» **Brano di riferimento**
__________________________________________________

Ormai però si era in dirittura di arrivo anche per i francesi e il 7 dicembre 1958 finalmente presentarono il Lip “Electronic”, così come qualche giorno dopo fece Elgin negli Usa. Un esemplare andò in dono al Generale De Gaulle e un altro al Presidente americano Dwight Eisenhower. I primi esemplari furono in oro e assemblati a mano. Alla Lip strinsero intese con Porta, Lanco e Benrus per la commercializzazione con i loro marchi. Studiarono una versione con datario, che però non vide mai la luce. Nel 1959 un esemplare ricevette il certificato di cronometro dall’osservatorio di Besançon, diventando il primo orologio elettrico nella storia.

Storia che, invece, non finisce qui. Fu subito chiaro che con due pile il volume occupato era eccessivo; inoltre il costo di produzione era “orrendo”. Si pensò quindi subito alla sua evoluzione.

__________________________________________________

» **Estratti dal dataset**
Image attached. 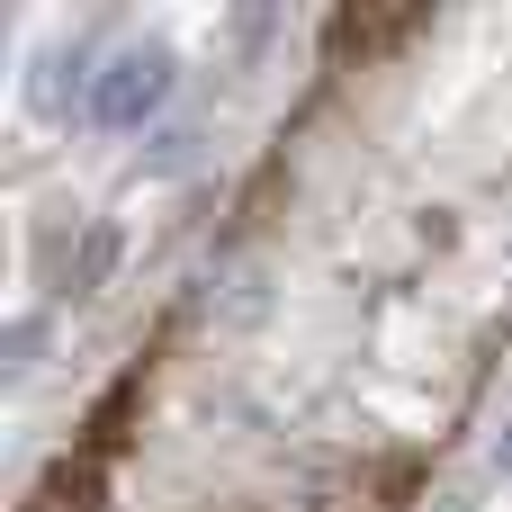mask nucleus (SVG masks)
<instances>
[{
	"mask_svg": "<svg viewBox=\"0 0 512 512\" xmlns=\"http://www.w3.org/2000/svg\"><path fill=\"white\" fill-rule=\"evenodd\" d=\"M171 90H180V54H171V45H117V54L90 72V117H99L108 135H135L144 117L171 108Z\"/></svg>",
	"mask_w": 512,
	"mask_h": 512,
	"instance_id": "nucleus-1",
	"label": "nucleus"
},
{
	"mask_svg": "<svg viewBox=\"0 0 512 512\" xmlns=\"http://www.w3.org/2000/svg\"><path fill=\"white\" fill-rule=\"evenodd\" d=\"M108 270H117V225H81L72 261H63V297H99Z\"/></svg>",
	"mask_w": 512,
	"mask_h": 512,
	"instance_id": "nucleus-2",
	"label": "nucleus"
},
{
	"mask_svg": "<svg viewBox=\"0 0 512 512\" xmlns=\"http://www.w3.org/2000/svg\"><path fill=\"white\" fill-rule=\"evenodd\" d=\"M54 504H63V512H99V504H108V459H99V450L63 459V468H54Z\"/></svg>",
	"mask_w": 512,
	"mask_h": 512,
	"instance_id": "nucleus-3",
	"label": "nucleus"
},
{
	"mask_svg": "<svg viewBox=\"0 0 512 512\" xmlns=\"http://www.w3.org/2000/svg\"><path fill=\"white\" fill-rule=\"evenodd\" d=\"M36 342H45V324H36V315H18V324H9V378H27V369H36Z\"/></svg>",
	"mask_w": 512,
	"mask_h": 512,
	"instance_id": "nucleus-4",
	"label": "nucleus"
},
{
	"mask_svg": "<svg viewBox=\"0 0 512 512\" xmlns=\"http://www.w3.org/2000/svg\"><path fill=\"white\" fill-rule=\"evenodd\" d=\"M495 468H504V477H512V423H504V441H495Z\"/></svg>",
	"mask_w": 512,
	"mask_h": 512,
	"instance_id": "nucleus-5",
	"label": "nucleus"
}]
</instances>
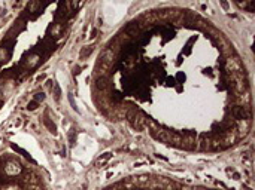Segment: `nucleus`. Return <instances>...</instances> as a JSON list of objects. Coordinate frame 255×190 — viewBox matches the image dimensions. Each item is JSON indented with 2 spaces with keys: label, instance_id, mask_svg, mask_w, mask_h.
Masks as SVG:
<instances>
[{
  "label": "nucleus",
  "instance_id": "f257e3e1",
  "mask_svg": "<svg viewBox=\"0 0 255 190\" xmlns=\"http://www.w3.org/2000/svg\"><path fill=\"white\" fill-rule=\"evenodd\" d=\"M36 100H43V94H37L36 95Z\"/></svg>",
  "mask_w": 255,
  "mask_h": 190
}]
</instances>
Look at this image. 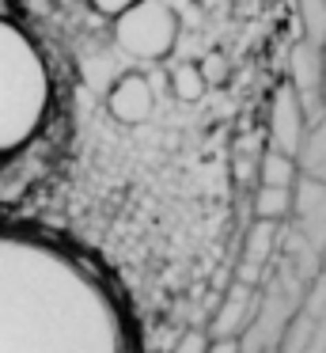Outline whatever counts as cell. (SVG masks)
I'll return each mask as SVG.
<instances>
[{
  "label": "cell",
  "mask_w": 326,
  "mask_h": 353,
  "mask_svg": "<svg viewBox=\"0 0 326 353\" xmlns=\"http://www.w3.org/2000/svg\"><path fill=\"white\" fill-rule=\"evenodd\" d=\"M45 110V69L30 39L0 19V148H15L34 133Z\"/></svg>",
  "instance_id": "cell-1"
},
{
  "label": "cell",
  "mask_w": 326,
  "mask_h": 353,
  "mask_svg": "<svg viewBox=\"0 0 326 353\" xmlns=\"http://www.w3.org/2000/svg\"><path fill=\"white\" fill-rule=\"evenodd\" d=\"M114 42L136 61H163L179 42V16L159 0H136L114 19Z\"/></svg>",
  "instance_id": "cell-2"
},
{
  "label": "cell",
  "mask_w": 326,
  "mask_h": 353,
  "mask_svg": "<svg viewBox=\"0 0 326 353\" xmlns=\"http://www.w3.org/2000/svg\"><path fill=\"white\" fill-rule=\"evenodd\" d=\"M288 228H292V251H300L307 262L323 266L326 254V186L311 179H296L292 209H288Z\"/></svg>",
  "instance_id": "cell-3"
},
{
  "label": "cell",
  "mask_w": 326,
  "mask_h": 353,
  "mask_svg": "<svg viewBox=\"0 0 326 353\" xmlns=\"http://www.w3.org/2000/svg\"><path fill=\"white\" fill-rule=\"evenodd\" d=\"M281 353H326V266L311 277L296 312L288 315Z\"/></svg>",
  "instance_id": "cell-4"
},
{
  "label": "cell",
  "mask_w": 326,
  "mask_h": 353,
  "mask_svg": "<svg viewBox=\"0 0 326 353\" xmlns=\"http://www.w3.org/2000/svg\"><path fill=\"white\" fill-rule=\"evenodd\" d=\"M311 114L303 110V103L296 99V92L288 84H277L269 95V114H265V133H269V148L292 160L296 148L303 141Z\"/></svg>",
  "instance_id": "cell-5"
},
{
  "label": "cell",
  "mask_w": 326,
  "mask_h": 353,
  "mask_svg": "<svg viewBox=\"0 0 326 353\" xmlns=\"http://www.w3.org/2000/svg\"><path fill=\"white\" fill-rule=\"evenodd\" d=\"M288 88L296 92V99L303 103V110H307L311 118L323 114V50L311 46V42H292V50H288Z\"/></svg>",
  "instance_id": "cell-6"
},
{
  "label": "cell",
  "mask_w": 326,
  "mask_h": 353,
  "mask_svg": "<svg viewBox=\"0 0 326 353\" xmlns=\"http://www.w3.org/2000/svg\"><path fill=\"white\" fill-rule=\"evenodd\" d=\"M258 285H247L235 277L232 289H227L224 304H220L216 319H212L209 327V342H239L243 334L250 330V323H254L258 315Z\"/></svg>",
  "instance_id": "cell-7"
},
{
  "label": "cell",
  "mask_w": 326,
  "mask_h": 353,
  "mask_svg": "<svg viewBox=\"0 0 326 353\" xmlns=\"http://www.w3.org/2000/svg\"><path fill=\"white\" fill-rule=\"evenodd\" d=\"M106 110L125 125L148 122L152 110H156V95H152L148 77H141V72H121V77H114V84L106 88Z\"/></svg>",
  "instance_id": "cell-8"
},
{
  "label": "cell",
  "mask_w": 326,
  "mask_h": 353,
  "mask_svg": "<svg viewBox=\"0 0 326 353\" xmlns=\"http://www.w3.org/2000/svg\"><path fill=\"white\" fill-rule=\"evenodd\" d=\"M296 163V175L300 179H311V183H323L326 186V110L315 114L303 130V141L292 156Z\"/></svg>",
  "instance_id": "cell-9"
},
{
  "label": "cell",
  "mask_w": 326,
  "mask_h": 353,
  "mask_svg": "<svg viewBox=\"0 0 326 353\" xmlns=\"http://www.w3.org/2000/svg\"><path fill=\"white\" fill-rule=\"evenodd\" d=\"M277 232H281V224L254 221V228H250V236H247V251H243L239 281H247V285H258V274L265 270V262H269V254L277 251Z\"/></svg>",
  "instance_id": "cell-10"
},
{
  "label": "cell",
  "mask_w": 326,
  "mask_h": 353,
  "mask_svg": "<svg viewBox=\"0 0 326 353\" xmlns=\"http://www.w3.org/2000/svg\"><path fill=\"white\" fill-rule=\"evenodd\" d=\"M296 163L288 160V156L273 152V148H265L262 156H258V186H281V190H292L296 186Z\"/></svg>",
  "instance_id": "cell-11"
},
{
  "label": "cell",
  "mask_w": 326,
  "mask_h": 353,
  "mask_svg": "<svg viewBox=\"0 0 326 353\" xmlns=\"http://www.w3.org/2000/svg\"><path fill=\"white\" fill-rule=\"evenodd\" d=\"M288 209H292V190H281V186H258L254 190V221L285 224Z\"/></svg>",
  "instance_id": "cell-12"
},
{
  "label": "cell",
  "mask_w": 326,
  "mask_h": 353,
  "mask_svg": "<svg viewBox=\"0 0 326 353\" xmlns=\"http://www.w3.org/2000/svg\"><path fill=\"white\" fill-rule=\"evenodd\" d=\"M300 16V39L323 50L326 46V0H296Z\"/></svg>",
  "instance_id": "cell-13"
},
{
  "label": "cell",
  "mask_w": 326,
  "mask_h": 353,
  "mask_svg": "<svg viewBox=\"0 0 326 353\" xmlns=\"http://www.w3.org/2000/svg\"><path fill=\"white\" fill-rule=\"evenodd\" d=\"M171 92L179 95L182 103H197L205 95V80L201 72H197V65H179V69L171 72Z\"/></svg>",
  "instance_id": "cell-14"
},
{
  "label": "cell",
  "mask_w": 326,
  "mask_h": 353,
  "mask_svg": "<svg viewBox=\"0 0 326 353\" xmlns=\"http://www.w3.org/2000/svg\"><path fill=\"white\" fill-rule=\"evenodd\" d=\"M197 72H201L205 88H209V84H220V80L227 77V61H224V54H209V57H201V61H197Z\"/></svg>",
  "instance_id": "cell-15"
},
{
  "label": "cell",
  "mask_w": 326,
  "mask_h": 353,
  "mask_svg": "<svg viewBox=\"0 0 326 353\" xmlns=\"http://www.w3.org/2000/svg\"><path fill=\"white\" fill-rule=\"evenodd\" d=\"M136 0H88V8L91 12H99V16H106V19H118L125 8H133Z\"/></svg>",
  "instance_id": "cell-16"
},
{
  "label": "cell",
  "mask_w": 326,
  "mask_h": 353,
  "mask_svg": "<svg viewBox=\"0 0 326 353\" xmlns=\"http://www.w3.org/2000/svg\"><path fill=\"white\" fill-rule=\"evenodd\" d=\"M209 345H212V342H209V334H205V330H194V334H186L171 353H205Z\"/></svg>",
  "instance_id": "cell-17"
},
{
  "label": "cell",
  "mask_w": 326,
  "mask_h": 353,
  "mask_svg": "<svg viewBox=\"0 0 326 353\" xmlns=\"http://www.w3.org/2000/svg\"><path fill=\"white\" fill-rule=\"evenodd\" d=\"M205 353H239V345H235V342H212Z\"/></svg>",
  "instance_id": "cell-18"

__________________________________________________

» **Consegna 1**
Traduci in inglese questa frase del brano sul Lip Electronic: "I primi esemplari furono in oro e assemblati a mano."
» **Consegna 2**
Prosegui il brano sull'orologio elettrico Lip a partire dall'ultima frase riportata.

» **Soluzione proposta 1**
The first examples were made of gold and assembled by hand.

» **Soluzione proposta 2**
Verso il Lip R148-R184

Come molti produttori in quel periodo, Lip mise in vendita l’R27 pur sapendo che era lontano dalla perfezione tecnica: era essenziale arrivare tra i primi e comunque rientrare delle enormi spese di investimento. In effetti anche l’R27 non assomigliava a niente di quello che c’era sul mercato in quel momento e nonostante fosse di alta qualità costruttiva, risentiva della mancanza di esperienza, come era logico che fosse. Si pensò quindi subito all’evoluzione, i cui requisiti di progetto erano di guadagnare affidabilità e robustezza; soprattutto, era primario che funzionasse con una sola pila.

Nel 1960 Bulova presentò l’Accutron 214. Fred Lip ne portò un esemplare dagli Stati Uniti e restò molto colpito dalla soluzione americana, che lui riteneva superiore alla propria. Ordinò a una parte dello staff di studiare qualcosa prendendo ispirazione dal diapason, ma la conclusione fu che non disponevano di macchinari tali da ottenere la precisione costruttiva necessaria. Si ricordi che la prima ruota indice dell’Accutron possiede 300 denti da 0,02 mm di altezza su 3 mm di diametro.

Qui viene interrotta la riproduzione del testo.